Instructions for the task -
Rewrite the lines from the one containing "What separation can" through the end of the lines, replacing "camera" with "viewer" and leaving everything else unchanged.

Data extract -
-----

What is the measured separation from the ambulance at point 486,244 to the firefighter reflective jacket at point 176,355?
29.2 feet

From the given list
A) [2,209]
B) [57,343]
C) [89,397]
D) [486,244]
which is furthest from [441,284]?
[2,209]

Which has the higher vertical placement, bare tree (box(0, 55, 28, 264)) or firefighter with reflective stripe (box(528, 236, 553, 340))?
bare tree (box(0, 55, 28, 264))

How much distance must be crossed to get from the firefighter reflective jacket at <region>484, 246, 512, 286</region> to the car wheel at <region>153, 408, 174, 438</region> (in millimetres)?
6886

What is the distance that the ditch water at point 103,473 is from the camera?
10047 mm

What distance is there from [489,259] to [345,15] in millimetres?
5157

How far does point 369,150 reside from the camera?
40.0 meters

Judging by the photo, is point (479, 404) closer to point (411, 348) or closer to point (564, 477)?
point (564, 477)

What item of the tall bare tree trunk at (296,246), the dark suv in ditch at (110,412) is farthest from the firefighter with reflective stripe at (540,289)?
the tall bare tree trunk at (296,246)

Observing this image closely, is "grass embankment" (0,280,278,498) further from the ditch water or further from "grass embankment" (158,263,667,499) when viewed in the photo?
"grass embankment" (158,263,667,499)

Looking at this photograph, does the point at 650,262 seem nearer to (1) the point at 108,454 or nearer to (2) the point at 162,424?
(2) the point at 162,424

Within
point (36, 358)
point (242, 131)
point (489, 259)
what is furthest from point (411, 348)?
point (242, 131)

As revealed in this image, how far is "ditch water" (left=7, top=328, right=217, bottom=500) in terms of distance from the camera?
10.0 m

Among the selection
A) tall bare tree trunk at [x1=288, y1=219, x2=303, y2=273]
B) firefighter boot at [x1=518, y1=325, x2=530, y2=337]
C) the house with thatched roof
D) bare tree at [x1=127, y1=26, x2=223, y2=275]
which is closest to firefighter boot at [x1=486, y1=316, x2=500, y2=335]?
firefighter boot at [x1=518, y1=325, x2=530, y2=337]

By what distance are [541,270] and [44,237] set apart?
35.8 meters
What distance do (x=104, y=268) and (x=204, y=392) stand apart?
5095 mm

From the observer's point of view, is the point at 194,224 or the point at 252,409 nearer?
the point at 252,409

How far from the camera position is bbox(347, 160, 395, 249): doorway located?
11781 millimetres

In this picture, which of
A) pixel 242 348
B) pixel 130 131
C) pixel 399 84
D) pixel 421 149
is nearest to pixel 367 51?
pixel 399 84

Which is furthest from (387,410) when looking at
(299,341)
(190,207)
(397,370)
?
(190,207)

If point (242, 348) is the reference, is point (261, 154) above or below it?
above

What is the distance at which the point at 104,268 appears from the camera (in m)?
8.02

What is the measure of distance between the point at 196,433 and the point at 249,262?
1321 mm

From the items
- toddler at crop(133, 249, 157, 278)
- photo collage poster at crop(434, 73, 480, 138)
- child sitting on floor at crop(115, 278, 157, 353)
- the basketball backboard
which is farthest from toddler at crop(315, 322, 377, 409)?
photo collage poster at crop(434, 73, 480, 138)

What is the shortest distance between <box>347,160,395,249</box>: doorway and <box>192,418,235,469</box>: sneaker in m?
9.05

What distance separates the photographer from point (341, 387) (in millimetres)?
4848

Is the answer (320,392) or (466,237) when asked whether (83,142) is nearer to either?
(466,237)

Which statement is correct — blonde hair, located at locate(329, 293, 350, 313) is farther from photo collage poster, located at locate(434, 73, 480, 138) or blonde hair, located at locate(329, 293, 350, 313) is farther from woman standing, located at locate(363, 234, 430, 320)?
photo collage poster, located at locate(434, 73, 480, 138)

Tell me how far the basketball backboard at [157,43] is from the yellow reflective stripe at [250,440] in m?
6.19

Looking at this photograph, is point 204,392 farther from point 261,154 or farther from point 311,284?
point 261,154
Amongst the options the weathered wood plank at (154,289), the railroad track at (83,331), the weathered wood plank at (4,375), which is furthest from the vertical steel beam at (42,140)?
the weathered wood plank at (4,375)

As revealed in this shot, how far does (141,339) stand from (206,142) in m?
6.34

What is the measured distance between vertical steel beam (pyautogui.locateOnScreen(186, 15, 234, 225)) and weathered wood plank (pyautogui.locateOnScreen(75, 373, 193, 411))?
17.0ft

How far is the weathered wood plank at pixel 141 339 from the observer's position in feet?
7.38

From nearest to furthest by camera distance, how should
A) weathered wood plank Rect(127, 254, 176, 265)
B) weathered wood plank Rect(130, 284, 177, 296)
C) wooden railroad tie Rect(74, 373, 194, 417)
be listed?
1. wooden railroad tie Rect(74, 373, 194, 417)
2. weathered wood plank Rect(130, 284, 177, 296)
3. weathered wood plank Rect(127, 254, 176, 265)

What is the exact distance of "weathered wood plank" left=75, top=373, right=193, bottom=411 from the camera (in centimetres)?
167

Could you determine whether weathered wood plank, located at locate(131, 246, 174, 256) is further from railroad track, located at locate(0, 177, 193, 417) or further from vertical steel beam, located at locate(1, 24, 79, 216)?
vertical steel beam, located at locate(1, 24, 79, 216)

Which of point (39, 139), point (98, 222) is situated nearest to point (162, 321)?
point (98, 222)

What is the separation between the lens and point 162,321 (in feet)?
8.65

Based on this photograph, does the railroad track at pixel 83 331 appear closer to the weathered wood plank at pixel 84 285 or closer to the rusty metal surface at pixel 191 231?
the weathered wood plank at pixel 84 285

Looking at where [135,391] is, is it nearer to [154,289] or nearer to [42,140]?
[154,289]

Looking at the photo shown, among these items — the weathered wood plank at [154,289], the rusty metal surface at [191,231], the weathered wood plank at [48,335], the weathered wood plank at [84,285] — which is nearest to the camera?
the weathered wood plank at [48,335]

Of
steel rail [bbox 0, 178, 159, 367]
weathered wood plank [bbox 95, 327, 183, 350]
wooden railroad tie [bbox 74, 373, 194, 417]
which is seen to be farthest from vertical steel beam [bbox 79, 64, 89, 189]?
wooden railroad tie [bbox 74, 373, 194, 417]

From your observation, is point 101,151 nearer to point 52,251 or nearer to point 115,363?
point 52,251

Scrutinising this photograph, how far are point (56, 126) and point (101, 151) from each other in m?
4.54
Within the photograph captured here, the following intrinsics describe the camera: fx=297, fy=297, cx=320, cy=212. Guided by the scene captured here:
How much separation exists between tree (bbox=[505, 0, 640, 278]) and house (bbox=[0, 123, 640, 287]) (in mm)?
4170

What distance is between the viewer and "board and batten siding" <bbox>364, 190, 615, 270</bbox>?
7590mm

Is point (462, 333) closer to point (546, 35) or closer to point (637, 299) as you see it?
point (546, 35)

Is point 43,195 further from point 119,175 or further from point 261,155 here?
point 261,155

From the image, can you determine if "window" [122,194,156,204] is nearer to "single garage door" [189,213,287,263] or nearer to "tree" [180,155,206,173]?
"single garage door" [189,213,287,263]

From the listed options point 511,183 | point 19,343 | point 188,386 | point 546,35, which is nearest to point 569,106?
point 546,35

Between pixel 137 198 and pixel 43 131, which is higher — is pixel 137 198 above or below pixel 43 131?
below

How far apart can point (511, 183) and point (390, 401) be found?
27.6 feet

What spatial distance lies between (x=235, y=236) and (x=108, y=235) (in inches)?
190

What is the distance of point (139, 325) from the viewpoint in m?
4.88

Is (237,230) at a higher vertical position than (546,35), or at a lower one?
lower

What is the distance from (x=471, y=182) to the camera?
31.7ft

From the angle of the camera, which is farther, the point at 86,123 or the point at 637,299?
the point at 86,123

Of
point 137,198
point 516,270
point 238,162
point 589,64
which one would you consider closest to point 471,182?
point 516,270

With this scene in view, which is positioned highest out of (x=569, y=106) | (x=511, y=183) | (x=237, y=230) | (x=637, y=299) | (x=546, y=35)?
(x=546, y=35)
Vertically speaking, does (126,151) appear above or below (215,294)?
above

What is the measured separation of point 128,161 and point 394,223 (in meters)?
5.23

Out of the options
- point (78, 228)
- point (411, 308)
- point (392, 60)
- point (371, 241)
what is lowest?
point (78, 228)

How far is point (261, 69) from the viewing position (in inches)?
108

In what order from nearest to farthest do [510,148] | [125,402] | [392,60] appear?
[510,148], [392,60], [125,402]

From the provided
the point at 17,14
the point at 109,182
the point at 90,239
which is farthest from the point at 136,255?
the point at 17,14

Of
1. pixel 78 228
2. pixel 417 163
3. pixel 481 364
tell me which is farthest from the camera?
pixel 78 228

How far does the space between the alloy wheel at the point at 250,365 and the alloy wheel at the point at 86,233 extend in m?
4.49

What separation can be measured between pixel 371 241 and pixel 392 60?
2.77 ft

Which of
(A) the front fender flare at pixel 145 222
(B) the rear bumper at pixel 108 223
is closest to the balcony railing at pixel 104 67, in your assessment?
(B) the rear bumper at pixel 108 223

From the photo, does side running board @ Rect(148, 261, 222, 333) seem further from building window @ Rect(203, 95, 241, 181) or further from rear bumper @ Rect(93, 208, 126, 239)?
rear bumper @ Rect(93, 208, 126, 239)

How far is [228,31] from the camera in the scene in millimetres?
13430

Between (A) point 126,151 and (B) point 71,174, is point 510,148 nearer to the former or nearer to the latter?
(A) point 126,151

-----

Answer for this exercise -
What separation can be measured between pixel 371 241 and pixel 392 60?
2.77 ft

Which of
(A) the front fender flare at pixel 145 222
(B) the rear bumper at pixel 108 223
is closest to the balcony railing at pixel 104 67, in your assessment?
(B) the rear bumper at pixel 108 223

From the photo, does side running board @ Rect(148, 261, 222, 333) seem further from building window @ Rect(203, 95, 241, 181) or further from rear bumper @ Rect(93, 208, 126, 239)?
rear bumper @ Rect(93, 208, 126, 239)

How far is [228,31] from the viewer in the scene in millimetres?
13430

Between (A) point 126,151 and (B) point 71,174, is point 510,148 nearer to the former or nearer to the latter?
(A) point 126,151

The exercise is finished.